Tamda durumumuz bu iki kelimeyi özetliyor. Ne maksatla yola çıkıldı, nelerin hesabı yapılıyor. Cumartesi küme düşmüş Hacettepe ile final maçına çıkıyoruz.
Play-off ya da şampiyonluk için değil, kümede kalmak için. Şaka gibi ama gerçek. Ha onu da rahat yeneriz, kendi göbeğimizi kendimiz keseriz diyen yok. Rakipler ne yapar, o onu yener, o ondan puan alır tarzında muhabbetler.

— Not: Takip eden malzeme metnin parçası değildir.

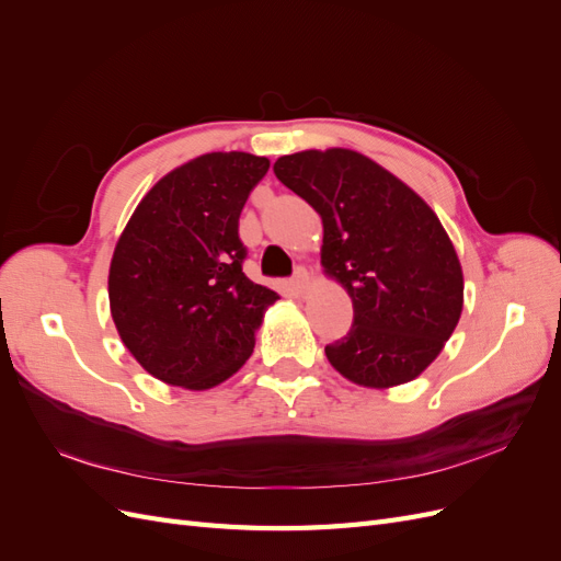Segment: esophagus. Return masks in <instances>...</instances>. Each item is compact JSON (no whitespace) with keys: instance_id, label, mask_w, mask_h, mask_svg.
Returning a JSON list of instances; mask_svg holds the SVG:
<instances>
[{"instance_id":"esophagus-1","label":"esophagus","mask_w":561,"mask_h":561,"mask_svg":"<svg viewBox=\"0 0 561 561\" xmlns=\"http://www.w3.org/2000/svg\"><path fill=\"white\" fill-rule=\"evenodd\" d=\"M290 287H293L295 295H304V293H307V287H309V274H307V268L299 266V268L295 271V276L290 278Z\"/></svg>"}]
</instances>
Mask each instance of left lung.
I'll return each mask as SVG.
<instances>
[{
	"label": "left lung",
	"mask_w": 561,
	"mask_h": 561,
	"mask_svg": "<svg viewBox=\"0 0 561 561\" xmlns=\"http://www.w3.org/2000/svg\"><path fill=\"white\" fill-rule=\"evenodd\" d=\"M276 178L322 217V266L353 299V325L325 346L355 383L412 381L451 336L463 274L437 215L410 186L351 149L299 151Z\"/></svg>",
	"instance_id": "1"
}]
</instances>
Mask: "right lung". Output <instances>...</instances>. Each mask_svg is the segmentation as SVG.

İnanın insanlar o kadar matematik hesabını öğrencilik hayatında yapmamışlardır. Ama düştüğümüz durum maalesef bu. Oysa bunların hesabını yapmayabilirdik Uşakspor’u deplasmanda yenebilsek. Ununu elemiş eleğini asmış bir takım ve bu takımın eski hocası olan bizim şimdiki hocamız Hasan hocanın da avantajını kullanarak. İşin garibi hala bulunduğumuz durumu anlamayan bir futbolcu grubu var. Sanki takımda rakip sana tam baskı kurmuyor. Geliştirdiği ataklara kendi bile inanmıyor. Sıcak havanın etkisiyle maç bitse de gitsek modunda. Sen ise ondan daha fazla maç bitse gitsek havasındasın. Ligin ilk haftaları koşan, isteyen, rakipten fazla gol pozisyonu bulan ama hakkını alamayan bir takımdık. Şimdi ise sahada tam tersi bir mücadele sergiliyoruz. Sanki çok rahatmışız gibi akıl sır erdirmek mümkün değil.
Kısaca elimizi ayağımızı kendi kendimiz dolandırıyoruz. Aslında çok şey konuşulacakken kelimelerin bittiği bir yerdeyiz sanki. Cumartesi günü bizim gibi 6 takım için çok uzun geçecek. Umarız biz sahadan galibiyetle ayrılıp kendi işimizi kendimiz görerek, ligde kalırız. Yoksa gidişat sanki elalemin şeyiyle yani insafıyla ligde kalacağız gibi görünüyor ki, inanın buda koca İnegölspor kulübüne hiç mi hiç yakışmadı, yakışmıyor.